• [DIRECTION] Quote, word for word, the part of the data that opens with the line containing "In this image, of" and closes with the line containing "At what distance". Include both of those lines.

----

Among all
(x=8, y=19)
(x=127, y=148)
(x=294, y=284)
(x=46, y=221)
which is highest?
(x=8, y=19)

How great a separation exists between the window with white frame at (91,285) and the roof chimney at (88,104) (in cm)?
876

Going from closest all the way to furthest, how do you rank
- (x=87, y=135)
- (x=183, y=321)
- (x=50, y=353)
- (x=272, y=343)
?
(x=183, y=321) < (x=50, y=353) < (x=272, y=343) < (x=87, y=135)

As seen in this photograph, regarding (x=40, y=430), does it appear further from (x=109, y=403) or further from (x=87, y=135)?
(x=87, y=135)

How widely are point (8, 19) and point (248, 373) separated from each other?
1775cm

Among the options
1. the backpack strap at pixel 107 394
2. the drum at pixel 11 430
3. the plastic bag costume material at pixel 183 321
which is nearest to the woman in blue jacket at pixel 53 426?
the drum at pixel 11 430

----

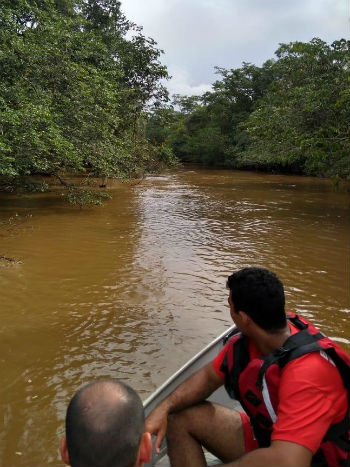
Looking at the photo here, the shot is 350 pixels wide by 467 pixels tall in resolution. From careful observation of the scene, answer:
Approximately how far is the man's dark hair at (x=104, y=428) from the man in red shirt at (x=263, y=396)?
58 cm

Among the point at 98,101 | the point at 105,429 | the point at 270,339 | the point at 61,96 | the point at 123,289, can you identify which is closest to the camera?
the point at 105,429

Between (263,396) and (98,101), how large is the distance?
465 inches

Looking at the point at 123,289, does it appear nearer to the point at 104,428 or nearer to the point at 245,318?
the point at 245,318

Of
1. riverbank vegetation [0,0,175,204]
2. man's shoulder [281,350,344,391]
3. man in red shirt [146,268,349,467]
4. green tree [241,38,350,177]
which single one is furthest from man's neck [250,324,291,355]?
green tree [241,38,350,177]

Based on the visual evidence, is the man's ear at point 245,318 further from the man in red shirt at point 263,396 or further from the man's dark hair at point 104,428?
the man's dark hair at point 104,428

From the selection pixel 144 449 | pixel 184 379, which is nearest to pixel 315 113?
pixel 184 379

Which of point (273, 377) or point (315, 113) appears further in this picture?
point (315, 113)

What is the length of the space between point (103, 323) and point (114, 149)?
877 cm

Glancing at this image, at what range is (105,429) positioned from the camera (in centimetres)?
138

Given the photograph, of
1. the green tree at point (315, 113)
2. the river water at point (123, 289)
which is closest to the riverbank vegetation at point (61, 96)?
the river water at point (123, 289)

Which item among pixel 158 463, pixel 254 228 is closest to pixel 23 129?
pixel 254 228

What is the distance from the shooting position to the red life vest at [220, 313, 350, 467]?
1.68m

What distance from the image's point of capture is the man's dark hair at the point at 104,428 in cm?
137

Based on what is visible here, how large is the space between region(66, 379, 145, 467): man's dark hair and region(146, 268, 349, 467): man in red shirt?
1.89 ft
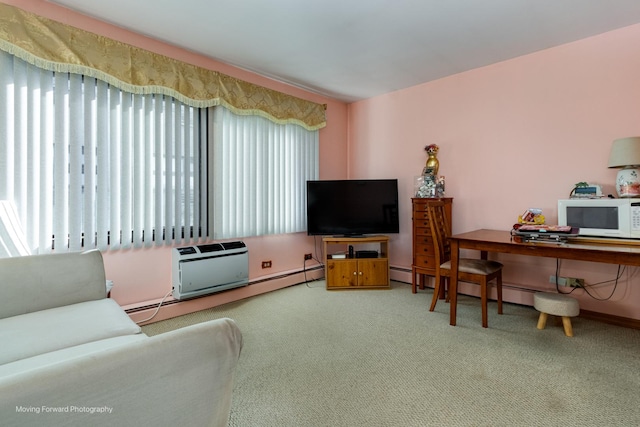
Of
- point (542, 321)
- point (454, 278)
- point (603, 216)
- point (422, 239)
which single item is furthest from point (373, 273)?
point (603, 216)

----

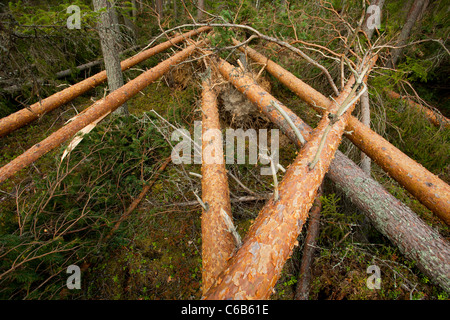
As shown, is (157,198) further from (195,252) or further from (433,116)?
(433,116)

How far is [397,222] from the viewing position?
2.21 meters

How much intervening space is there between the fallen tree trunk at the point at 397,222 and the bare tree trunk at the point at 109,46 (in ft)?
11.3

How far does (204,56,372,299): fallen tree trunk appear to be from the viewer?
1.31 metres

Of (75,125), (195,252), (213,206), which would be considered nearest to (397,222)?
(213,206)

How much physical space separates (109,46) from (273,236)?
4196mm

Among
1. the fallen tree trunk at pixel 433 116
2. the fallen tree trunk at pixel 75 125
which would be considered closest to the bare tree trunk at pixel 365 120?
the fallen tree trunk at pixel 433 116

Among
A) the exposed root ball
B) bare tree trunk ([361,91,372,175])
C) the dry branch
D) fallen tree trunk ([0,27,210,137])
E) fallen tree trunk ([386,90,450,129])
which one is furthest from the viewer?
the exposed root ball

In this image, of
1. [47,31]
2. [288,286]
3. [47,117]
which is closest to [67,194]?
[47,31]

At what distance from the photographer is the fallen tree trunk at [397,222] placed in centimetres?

----

• [WORKED ANSWER]
In this image, of
1. [47,31]
2. [288,286]
3. [47,117]
which is closest to [67,194]?
[47,31]

At what distance from the photographer is the fallen tree trunk at [397,222] placed in centimetres?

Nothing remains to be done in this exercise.